Texte fourni
★ ★ ★

Le grand patron de la firme d'avocats qui a fusionné avec Ogilvy Renault veut propulser Norton Rose parmi les plus grands cabinets du monde. Il explique son plan de match...

C'est fou comme les choses peuvent changer en 10 ans. Au début des années 2000, le cabinet d'avocats britannique Norton Rose était à la dérive, encore affecté par le bombardement de ses bureaux londoniens par un groupe terroriste survenu 10 ans plus tôt, tragédie suivie d'une expansion en Europe qui n'a pas rapporté un sou pendant des années. Les associés-clés quittaient le navire avant qu'il ne coule. Ça, c'était jadis...

★ ★ ★

Données stockées:
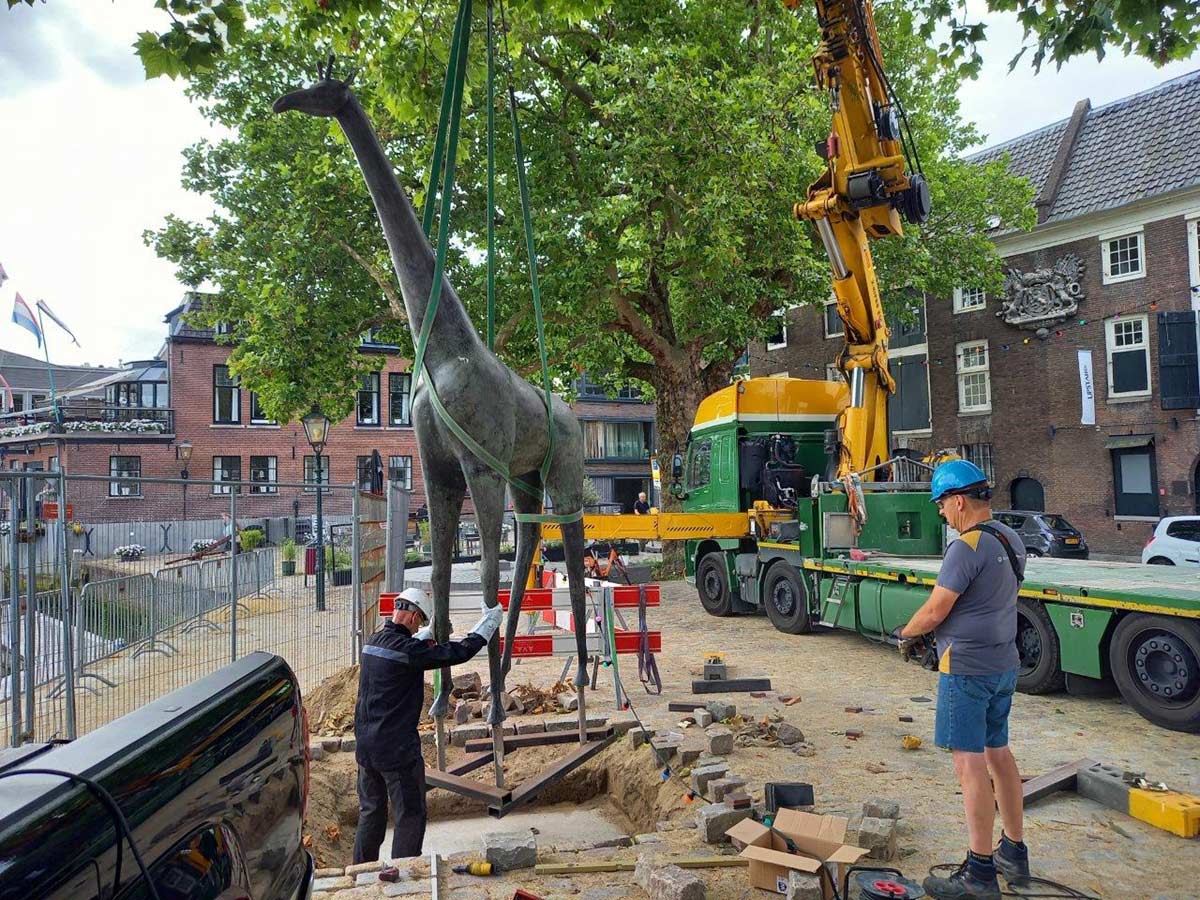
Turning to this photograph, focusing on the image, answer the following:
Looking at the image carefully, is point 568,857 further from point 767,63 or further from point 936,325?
point 936,325

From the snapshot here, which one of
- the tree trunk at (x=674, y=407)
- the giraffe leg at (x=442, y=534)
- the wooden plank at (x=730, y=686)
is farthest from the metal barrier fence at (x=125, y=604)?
the tree trunk at (x=674, y=407)

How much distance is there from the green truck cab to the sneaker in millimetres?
4049

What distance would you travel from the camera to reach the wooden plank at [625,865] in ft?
14.4

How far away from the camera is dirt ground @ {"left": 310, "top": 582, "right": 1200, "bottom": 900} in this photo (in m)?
4.36

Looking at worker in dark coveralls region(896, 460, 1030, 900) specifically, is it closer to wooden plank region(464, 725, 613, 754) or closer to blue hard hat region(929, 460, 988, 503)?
blue hard hat region(929, 460, 988, 503)

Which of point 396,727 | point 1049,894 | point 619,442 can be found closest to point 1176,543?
point 1049,894

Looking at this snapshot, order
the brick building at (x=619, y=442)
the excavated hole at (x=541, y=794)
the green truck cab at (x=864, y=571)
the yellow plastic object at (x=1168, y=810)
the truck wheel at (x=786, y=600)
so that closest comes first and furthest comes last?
the yellow plastic object at (x=1168, y=810) → the excavated hole at (x=541, y=794) → the green truck cab at (x=864, y=571) → the truck wheel at (x=786, y=600) → the brick building at (x=619, y=442)

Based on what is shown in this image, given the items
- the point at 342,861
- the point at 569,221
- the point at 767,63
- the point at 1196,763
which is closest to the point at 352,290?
the point at 569,221

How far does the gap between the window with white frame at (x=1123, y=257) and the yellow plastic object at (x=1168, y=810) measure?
21.8m

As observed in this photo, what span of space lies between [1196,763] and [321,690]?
23.6ft

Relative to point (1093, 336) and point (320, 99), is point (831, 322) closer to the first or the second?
point (1093, 336)

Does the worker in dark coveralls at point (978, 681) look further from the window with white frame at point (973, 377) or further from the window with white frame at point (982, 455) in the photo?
the window with white frame at point (973, 377)

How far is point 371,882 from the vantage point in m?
4.26

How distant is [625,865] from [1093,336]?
2402 centimetres
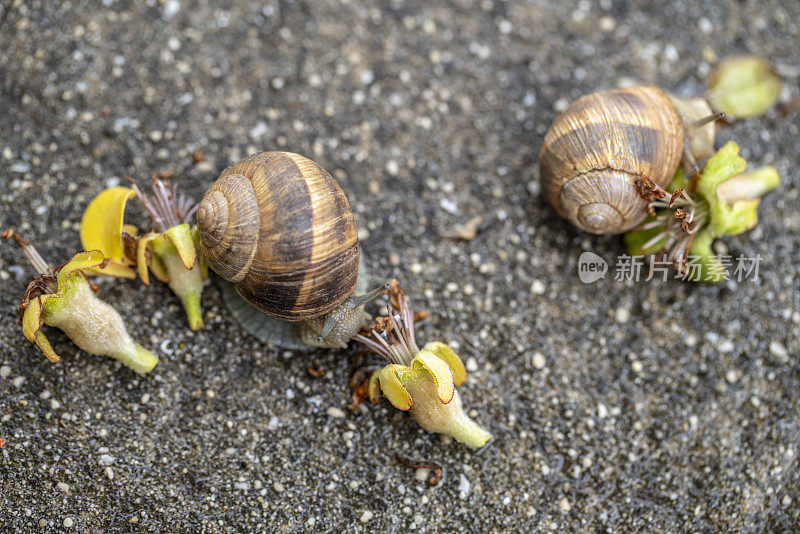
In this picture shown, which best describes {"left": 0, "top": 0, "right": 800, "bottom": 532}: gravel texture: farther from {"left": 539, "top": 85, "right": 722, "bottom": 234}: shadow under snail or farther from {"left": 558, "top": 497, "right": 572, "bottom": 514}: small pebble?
{"left": 539, "top": 85, "right": 722, "bottom": 234}: shadow under snail

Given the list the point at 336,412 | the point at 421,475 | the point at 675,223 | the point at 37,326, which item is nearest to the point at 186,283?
the point at 37,326

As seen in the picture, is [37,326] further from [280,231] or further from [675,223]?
[675,223]

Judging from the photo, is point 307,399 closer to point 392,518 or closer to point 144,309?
point 392,518

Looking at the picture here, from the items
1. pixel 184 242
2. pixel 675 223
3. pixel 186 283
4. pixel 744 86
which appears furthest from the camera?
pixel 744 86

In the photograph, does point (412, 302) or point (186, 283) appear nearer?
point (186, 283)

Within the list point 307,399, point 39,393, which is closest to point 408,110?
point 307,399

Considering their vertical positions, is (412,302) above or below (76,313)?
below

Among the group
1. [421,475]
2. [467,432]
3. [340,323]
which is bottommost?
[421,475]
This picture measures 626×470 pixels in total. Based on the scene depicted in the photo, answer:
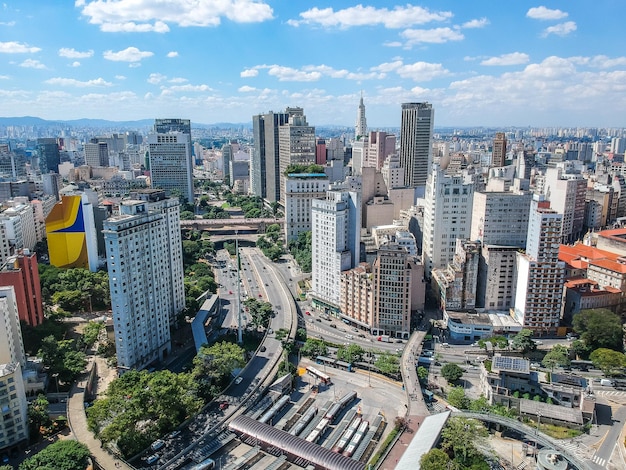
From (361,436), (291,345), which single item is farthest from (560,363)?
(291,345)

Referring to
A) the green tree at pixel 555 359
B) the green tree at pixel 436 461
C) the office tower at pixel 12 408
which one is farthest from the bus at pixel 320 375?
the office tower at pixel 12 408

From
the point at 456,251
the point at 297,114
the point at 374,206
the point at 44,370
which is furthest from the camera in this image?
the point at 297,114

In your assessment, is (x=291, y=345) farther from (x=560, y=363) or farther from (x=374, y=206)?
(x=374, y=206)

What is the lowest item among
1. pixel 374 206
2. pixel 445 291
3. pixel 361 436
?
pixel 361 436

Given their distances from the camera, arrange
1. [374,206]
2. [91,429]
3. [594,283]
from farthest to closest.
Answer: [374,206] → [594,283] → [91,429]

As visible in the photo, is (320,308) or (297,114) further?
(297,114)

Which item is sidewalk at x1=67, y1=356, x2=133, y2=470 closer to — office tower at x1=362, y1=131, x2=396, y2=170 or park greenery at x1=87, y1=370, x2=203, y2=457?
park greenery at x1=87, y1=370, x2=203, y2=457

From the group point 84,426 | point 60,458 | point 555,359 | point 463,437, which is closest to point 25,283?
point 84,426

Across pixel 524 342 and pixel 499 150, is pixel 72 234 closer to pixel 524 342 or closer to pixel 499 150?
pixel 524 342
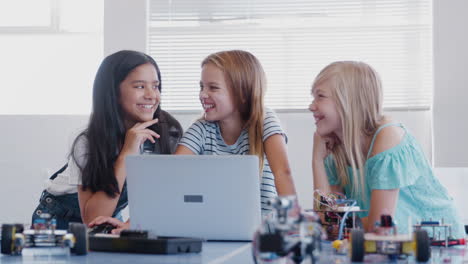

★ ★ ★

Tâches à réaliser
a - Au début des années 2000, quel événement affectait encore le cabinet Norton Rose, selon le texte sur Norton Rose ?
b - Reproduisez le passage du texte sur Norton Rose, de "C'est fou comme" à "Ça, c'était jadis...".

Résultats par tâche
a - Le bombardement de ses bureaux londoniens par un groupe terroriste, survenu dix ans plus tôt.

b -
C'est fou comme les choses peuvent changer en 10 ans. Au début des années 2000, le cabinet d'avocats britannique Norton Rose était à la dérive, encore affecté par le bombardement de ses bureaux londoniens par un groupe terroriste survenu 10 ans plus tôt, tragédie suivie d'une expansion en Europe qui n'a pas rapporté un sou pendant des années. Les associés-clés quittaient le navire avant qu'il ne coule. Ça, c'était jadis...